Zurück in den Bezirk Mitte: Die Unterschriftensammlung der Initiative „Schule in Not“ geriet durch die Corona-Pandemie ins Stocken. Das wirft die Organisator*innen aber nur zeitlich zurück – das Ziel, über 1.000 Unterzeichner*innen zu finden, ist an keine Frist gebunden. Die Initiative sammelt weiter und setzt darauf, dass viele Mitte-Bewohner*innen den Einwohner*innenantrag von ihrer Website herunterladen, unterschreiben und ihr zuschicken.
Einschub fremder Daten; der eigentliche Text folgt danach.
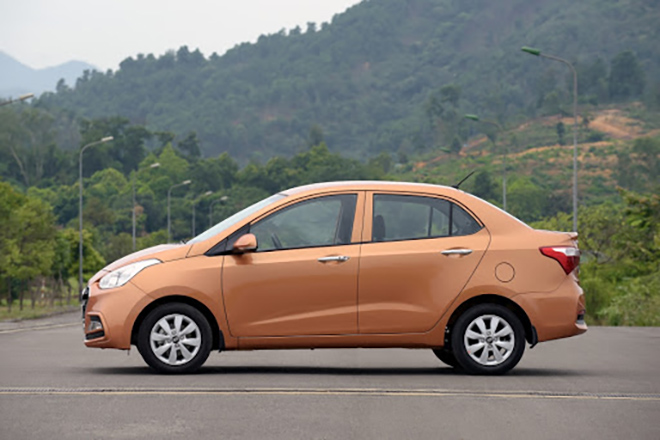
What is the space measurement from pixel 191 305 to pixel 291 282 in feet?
3.09

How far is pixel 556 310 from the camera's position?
12094 mm

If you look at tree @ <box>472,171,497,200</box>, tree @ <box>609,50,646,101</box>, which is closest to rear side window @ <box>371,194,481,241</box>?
tree @ <box>472,171,497,200</box>

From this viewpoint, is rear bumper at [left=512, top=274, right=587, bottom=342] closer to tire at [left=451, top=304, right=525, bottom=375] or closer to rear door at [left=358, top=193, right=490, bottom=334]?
tire at [left=451, top=304, right=525, bottom=375]

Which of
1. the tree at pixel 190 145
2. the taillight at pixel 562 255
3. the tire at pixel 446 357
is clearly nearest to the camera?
the taillight at pixel 562 255

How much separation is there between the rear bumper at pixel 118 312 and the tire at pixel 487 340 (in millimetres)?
2895

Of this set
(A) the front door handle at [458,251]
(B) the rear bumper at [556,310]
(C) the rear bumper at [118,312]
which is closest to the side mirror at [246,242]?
(C) the rear bumper at [118,312]

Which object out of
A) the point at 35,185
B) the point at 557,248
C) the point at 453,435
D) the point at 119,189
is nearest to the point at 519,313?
the point at 557,248

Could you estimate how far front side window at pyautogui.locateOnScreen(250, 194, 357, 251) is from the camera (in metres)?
11.8

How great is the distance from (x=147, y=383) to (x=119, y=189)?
490 ft

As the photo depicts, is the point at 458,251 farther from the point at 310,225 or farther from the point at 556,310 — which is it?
the point at 310,225

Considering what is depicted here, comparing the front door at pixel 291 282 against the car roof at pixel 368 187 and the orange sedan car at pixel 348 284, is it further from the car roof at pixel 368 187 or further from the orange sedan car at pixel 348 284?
the car roof at pixel 368 187

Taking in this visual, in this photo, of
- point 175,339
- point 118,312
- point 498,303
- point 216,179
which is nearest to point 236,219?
point 175,339

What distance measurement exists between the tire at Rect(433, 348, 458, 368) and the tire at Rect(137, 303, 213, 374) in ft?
8.36

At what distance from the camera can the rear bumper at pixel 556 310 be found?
11992 millimetres
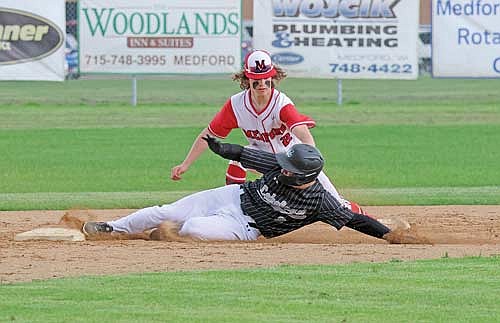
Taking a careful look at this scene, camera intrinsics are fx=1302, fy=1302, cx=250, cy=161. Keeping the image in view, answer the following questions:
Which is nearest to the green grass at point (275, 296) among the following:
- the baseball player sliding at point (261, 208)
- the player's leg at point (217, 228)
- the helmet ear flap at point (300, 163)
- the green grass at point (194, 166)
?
the helmet ear flap at point (300, 163)

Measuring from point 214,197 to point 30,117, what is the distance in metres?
14.8

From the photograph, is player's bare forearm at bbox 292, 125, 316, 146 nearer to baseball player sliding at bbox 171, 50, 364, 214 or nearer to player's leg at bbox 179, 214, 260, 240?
baseball player sliding at bbox 171, 50, 364, 214

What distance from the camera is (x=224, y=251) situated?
30.8ft

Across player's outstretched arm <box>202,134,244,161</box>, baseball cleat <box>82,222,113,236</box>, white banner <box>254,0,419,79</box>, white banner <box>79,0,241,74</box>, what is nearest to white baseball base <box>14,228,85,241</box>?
baseball cleat <box>82,222,113,236</box>

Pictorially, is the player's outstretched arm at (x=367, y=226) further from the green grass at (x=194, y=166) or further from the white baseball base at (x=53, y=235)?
the green grass at (x=194, y=166)

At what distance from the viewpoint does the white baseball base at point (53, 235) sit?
10.1 m

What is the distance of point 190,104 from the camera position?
27.7 meters

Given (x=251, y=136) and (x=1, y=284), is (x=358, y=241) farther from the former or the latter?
(x=1, y=284)

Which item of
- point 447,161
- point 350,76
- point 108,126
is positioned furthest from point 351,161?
point 350,76

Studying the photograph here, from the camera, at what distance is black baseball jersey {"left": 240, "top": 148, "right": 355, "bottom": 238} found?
382 inches

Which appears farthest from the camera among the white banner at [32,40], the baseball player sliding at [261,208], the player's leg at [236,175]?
the white banner at [32,40]

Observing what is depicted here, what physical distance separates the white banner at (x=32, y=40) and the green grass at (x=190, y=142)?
81 centimetres

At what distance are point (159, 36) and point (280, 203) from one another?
16201mm

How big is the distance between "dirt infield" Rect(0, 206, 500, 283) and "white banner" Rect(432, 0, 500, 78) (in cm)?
1473
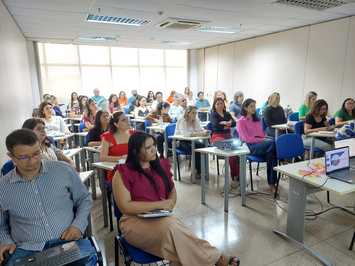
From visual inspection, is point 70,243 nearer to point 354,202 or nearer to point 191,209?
point 191,209

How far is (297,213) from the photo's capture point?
7.95 ft

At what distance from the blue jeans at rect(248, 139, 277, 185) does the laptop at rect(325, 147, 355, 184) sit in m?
1.24

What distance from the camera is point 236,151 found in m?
3.09

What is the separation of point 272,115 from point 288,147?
79.9 inches

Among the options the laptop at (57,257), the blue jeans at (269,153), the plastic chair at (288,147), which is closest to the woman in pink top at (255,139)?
the blue jeans at (269,153)

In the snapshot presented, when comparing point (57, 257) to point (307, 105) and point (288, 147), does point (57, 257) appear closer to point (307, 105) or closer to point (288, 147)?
point (288, 147)

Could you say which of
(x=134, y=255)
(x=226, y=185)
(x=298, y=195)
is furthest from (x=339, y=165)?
(x=134, y=255)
In Charlottenburg-Wilmersdorf, Friedrichshain-Kreuzberg, Pankow, Steglitz-Zehlendorf, Tempelhof-Schöneberg haben die Einwohner*innenanträge von „Schule in Not“ übrigens bereits die mehrheitliche Zustimmung der Bezirksverordnetenversammlungen erhalten.

Zusammenfassung: In sechs Schritten in die BVV

  1. Den Einwohner*innenantrag klar formulieren und begründen
  2. Drei Vertrauenspersonen bestimmen, die den Einwohner*innenantrag vor der Bezirksverordnetenversammlung und, falls nötig, in den Ausschüssen vertreten
  3. Mit formal korrekten Unterschriftenlisten Stimmen für den Einwohner*innenantrag sammeln
  4. Den Einwohner*innenantrag mit den Namen der Vertrauenspersonen, der Begründung und der Unterschriftensammlung bei der BVV einreichen
  5. Den Auftritt vor der BVV vorbereiten
  6. Wenn der Antrag in Ausschüsse überwiesen wird, an den Ausschüssen teilnehmen!